[全造船関東地協労働組合アスベスト関連産業分会]6.25総行動報告

2021年7月6日

 ニチアス本社前の行動は20名以上の仲間の結集で行われた。最高裁で国と建材メーカーに責任があると判決が出された直後の抗議行動であったため、通行する人たちも感心を持って聞き入っていた。当日配布したビラの内容を以下に紹介します。

[建設アスベスト訴訟 <最高裁判決> 国と建材メーカーに責任あり!]

 5月17日、建設アスベスト訴訟について、最高裁は、規制権限を持つ国の行為が不十分だったとして国の損害賠償責任と、また、アスベスト建材を製造流通させ続けた建材メーカーの責任も認める判決を下しました。

 一方、建設業の場合、仕事の性質上、どの期間にアベストを吸ったのか、本当の雇用主は誰だったかなど、事業主の責任を問うのが大層困難な状況がありました。そこで 2008年から始まった建設アスベスト訴訟は、そもそもアスベストの使用規制・禁止をしてこなかった国と、直接の雇用主ではなくてアスベスト製品製造メーカーに対する損害賠償を要求するというものになりました。

 アスベストは、建材として大量に製造・使用されてきました。長年その有害性・危険性が言われてきたのに、国が規制に乗り出したのは 1975年の「石綿の吹き付け作業」についてのみ。全面使用禁止に踏み込んだのは、クボタ(兵庫県尼ケ崎市)の工場周辺の住民被害が明るみになった2006年のこと。以来、中皮腫や肺がんなどの労災認定・企業責任追及の運動が広がりました。

 今回の最高裁判決は、1975年から2004年の間に働いた労働者に対し、アスベストの危険性を伝達する責任を怠り、「管理して使えば安全だ」と散々言ってきたメーカーの連帯責任も認め、国とメーカーに損害賠償を命じたものです。また、一人親方など、雇用された労働者とは断定しにくい人にも損賠を認めた点で画期的です。原告や弁護団、支援者の方々に深く敬意を表したいと思います。

 一方で、全く納得いかない判断もあります。それは「屋外作業」だとして対象外にされた人たちです。

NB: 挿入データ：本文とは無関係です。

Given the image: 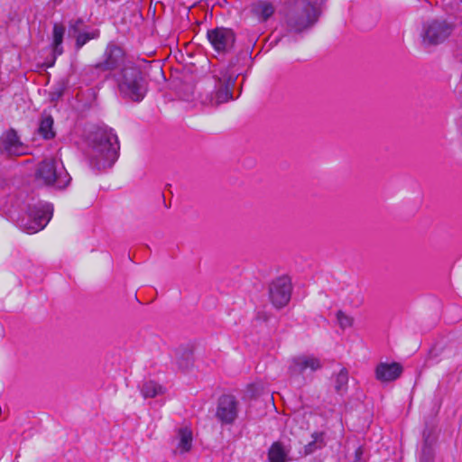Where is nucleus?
Listing matches in <instances>:
<instances>
[{
    "mask_svg": "<svg viewBox=\"0 0 462 462\" xmlns=\"http://www.w3.org/2000/svg\"><path fill=\"white\" fill-rule=\"evenodd\" d=\"M88 157L90 165L98 171L110 168L119 155V142L113 129L99 127L88 137Z\"/></svg>",
    "mask_w": 462,
    "mask_h": 462,
    "instance_id": "obj_1",
    "label": "nucleus"
},
{
    "mask_svg": "<svg viewBox=\"0 0 462 462\" xmlns=\"http://www.w3.org/2000/svg\"><path fill=\"white\" fill-rule=\"evenodd\" d=\"M34 175L38 184L56 189H65L71 180L62 162L55 158H46L39 162Z\"/></svg>",
    "mask_w": 462,
    "mask_h": 462,
    "instance_id": "obj_2",
    "label": "nucleus"
},
{
    "mask_svg": "<svg viewBox=\"0 0 462 462\" xmlns=\"http://www.w3.org/2000/svg\"><path fill=\"white\" fill-rule=\"evenodd\" d=\"M319 10L310 0L297 1L286 14V24L290 31L300 32L313 25L319 19Z\"/></svg>",
    "mask_w": 462,
    "mask_h": 462,
    "instance_id": "obj_3",
    "label": "nucleus"
},
{
    "mask_svg": "<svg viewBox=\"0 0 462 462\" xmlns=\"http://www.w3.org/2000/svg\"><path fill=\"white\" fill-rule=\"evenodd\" d=\"M116 80L124 97L137 102L144 97L147 88L142 72L137 67H124Z\"/></svg>",
    "mask_w": 462,
    "mask_h": 462,
    "instance_id": "obj_4",
    "label": "nucleus"
},
{
    "mask_svg": "<svg viewBox=\"0 0 462 462\" xmlns=\"http://www.w3.org/2000/svg\"><path fill=\"white\" fill-rule=\"evenodd\" d=\"M53 207L50 203L38 202L28 207L27 212L18 219L19 226L29 234L43 229L52 217Z\"/></svg>",
    "mask_w": 462,
    "mask_h": 462,
    "instance_id": "obj_5",
    "label": "nucleus"
},
{
    "mask_svg": "<svg viewBox=\"0 0 462 462\" xmlns=\"http://www.w3.org/2000/svg\"><path fill=\"white\" fill-rule=\"evenodd\" d=\"M454 26L445 19H430L422 23L420 37L424 48L445 42L452 34Z\"/></svg>",
    "mask_w": 462,
    "mask_h": 462,
    "instance_id": "obj_6",
    "label": "nucleus"
},
{
    "mask_svg": "<svg viewBox=\"0 0 462 462\" xmlns=\"http://www.w3.org/2000/svg\"><path fill=\"white\" fill-rule=\"evenodd\" d=\"M236 79L225 74L218 78L214 90L200 96L201 104L207 106H217L233 99L232 88Z\"/></svg>",
    "mask_w": 462,
    "mask_h": 462,
    "instance_id": "obj_7",
    "label": "nucleus"
},
{
    "mask_svg": "<svg viewBox=\"0 0 462 462\" xmlns=\"http://www.w3.org/2000/svg\"><path fill=\"white\" fill-rule=\"evenodd\" d=\"M125 61V51L115 43H109L101 58L93 69L99 70L100 73H106L105 78L111 74L114 70L124 68Z\"/></svg>",
    "mask_w": 462,
    "mask_h": 462,
    "instance_id": "obj_8",
    "label": "nucleus"
},
{
    "mask_svg": "<svg viewBox=\"0 0 462 462\" xmlns=\"http://www.w3.org/2000/svg\"><path fill=\"white\" fill-rule=\"evenodd\" d=\"M207 38L214 51L219 54L230 52L236 42V33L232 29L226 27L208 30Z\"/></svg>",
    "mask_w": 462,
    "mask_h": 462,
    "instance_id": "obj_9",
    "label": "nucleus"
},
{
    "mask_svg": "<svg viewBox=\"0 0 462 462\" xmlns=\"http://www.w3.org/2000/svg\"><path fill=\"white\" fill-rule=\"evenodd\" d=\"M29 146L23 143L17 132L11 128L0 136V153L7 157H19L29 153Z\"/></svg>",
    "mask_w": 462,
    "mask_h": 462,
    "instance_id": "obj_10",
    "label": "nucleus"
},
{
    "mask_svg": "<svg viewBox=\"0 0 462 462\" xmlns=\"http://www.w3.org/2000/svg\"><path fill=\"white\" fill-rule=\"evenodd\" d=\"M239 413V402L232 394H224L219 397L216 418L223 425H232L236 421Z\"/></svg>",
    "mask_w": 462,
    "mask_h": 462,
    "instance_id": "obj_11",
    "label": "nucleus"
},
{
    "mask_svg": "<svg viewBox=\"0 0 462 462\" xmlns=\"http://www.w3.org/2000/svg\"><path fill=\"white\" fill-rule=\"evenodd\" d=\"M270 300L277 309L288 304L291 296V282L289 277L282 276L275 279L269 288Z\"/></svg>",
    "mask_w": 462,
    "mask_h": 462,
    "instance_id": "obj_12",
    "label": "nucleus"
},
{
    "mask_svg": "<svg viewBox=\"0 0 462 462\" xmlns=\"http://www.w3.org/2000/svg\"><path fill=\"white\" fill-rule=\"evenodd\" d=\"M322 367L321 361L314 356H298L291 360L289 373L291 377L304 374L308 370L315 372Z\"/></svg>",
    "mask_w": 462,
    "mask_h": 462,
    "instance_id": "obj_13",
    "label": "nucleus"
},
{
    "mask_svg": "<svg viewBox=\"0 0 462 462\" xmlns=\"http://www.w3.org/2000/svg\"><path fill=\"white\" fill-rule=\"evenodd\" d=\"M402 373V367L400 364L382 362L375 368V378L380 382H391L396 380Z\"/></svg>",
    "mask_w": 462,
    "mask_h": 462,
    "instance_id": "obj_14",
    "label": "nucleus"
},
{
    "mask_svg": "<svg viewBox=\"0 0 462 462\" xmlns=\"http://www.w3.org/2000/svg\"><path fill=\"white\" fill-rule=\"evenodd\" d=\"M275 12L274 5L266 0H258L251 5V13L260 22H266Z\"/></svg>",
    "mask_w": 462,
    "mask_h": 462,
    "instance_id": "obj_15",
    "label": "nucleus"
},
{
    "mask_svg": "<svg viewBox=\"0 0 462 462\" xmlns=\"http://www.w3.org/2000/svg\"><path fill=\"white\" fill-rule=\"evenodd\" d=\"M53 124L54 120L51 115H42L38 127V134L45 140L53 139L56 135Z\"/></svg>",
    "mask_w": 462,
    "mask_h": 462,
    "instance_id": "obj_16",
    "label": "nucleus"
},
{
    "mask_svg": "<svg viewBox=\"0 0 462 462\" xmlns=\"http://www.w3.org/2000/svg\"><path fill=\"white\" fill-rule=\"evenodd\" d=\"M290 450L280 441L272 444L268 451L270 462H286Z\"/></svg>",
    "mask_w": 462,
    "mask_h": 462,
    "instance_id": "obj_17",
    "label": "nucleus"
},
{
    "mask_svg": "<svg viewBox=\"0 0 462 462\" xmlns=\"http://www.w3.org/2000/svg\"><path fill=\"white\" fill-rule=\"evenodd\" d=\"M65 34V27L60 23H54L52 30V51L54 57L63 53V38Z\"/></svg>",
    "mask_w": 462,
    "mask_h": 462,
    "instance_id": "obj_18",
    "label": "nucleus"
},
{
    "mask_svg": "<svg viewBox=\"0 0 462 462\" xmlns=\"http://www.w3.org/2000/svg\"><path fill=\"white\" fill-rule=\"evenodd\" d=\"M179 442L177 448L180 453L189 452L192 447V431L188 427H183L178 430Z\"/></svg>",
    "mask_w": 462,
    "mask_h": 462,
    "instance_id": "obj_19",
    "label": "nucleus"
},
{
    "mask_svg": "<svg viewBox=\"0 0 462 462\" xmlns=\"http://www.w3.org/2000/svg\"><path fill=\"white\" fill-rule=\"evenodd\" d=\"M143 398H154L164 393V388L155 381H145L140 386Z\"/></svg>",
    "mask_w": 462,
    "mask_h": 462,
    "instance_id": "obj_20",
    "label": "nucleus"
},
{
    "mask_svg": "<svg viewBox=\"0 0 462 462\" xmlns=\"http://www.w3.org/2000/svg\"><path fill=\"white\" fill-rule=\"evenodd\" d=\"M348 383V372L342 368L335 377L334 387L337 393L342 394L346 392Z\"/></svg>",
    "mask_w": 462,
    "mask_h": 462,
    "instance_id": "obj_21",
    "label": "nucleus"
},
{
    "mask_svg": "<svg viewBox=\"0 0 462 462\" xmlns=\"http://www.w3.org/2000/svg\"><path fill=\"white\" fill-rule=\"evenodd\" d=\"M99 36V32L97 30L93 31L91 32H83L79 33L76 38V48L79 50L82 48L88 41L92 39H97Z\"/></svg>",
    "mask_w": 462,
    "mask_h": 462,
    "instance_id": "obj_22",
    "label": "nucleus"
},
{
    "mask_svg": "<svg viewBox=\"0 0 462 462\" xmlns=\"http://www.w3.org/2000/svg\"><path fill=\"white\" fill-rule=\"evenodd\" d=\"M337 319L339 323V326L342 328H349L352 325V319L346 315L343 311L339 310L337 313Z\"/></svg>",
    "mask_w": 462,
    "mask_h": 462,
    "instance_id": "obj_23",
    "label": "nucleus"
},
{
    "mask_svg": "<svg viewBox=\"0 0 462 462\" xmlns=\"http://www.w3.org/2000/svg\"><path fill=\"white\" fill-rule=\"evenodd\" d=\"M317 448L316 440L310 442L306 447L305 450L307 454L312 453Z\"/></svg>",
    "mask_w": 462,
    "mask_h": 462,
    "instance_id": "obj_24",
    "label": "nucleus"
},
{
    "mask_svg": "<svg viewBox=\"0 0 462 462\" xmlns=\"http://www.w3.org/2000/svg\"><path fill=\"white\" fill-rule=\"evenodd\" d=\"M82 23V20L81 19H78L76 20L73 23H70V27L71 29H73L74 31H78V28L79 26Z\"/></svg>",
    "mask_w": 462,
    "mask_h": 462,
    "instance_id": "obj_25",
    "label": "nucleus"
},
{
    "mask_svg": "<svg viewBox=\"0 0 462 462\" xmlns=\"http://www.w3.org/2000/svg\"><path fill=\"white\" fill-rule=\"evenodd\" d=\"M425 453V450L423 451ZM420 462H431V457L430 456H426L425 454L423 455V457L420 458Z\"/></svg>",
    "mask_w": 462,
    "mask_h": 462,
    "instance_id": "obj_26",
    "label": "nucleus"
},
{
    "mask_svg": "<svg viewBox=\"0 0 462 462\" xmlns=\"http://www.w3.org/2000/svg\"><path fill=\"white\" fill-rule=\"evenodd\" d=\"M62 95V89L58 93V96L60 97Z\"/></svg>",
    "mask_w": 462,
    "mask_h": 462,
    "instance_id": "obj_27",
    "label": "nucleus"
}]
</instances>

建設現場は作業のため出たり入ったりするし、屋外で電気ノコギリでアスベスト建材を切れば、その粉じんは半端なものではありません。屋内・屋外問わずアスベストが舞っているのです。最高裁は、国がマスクをさせなかったことを問題にしているのに、「屋外作業ではない」という理由で損害賠償を認めないのは、全くおかしいと思います。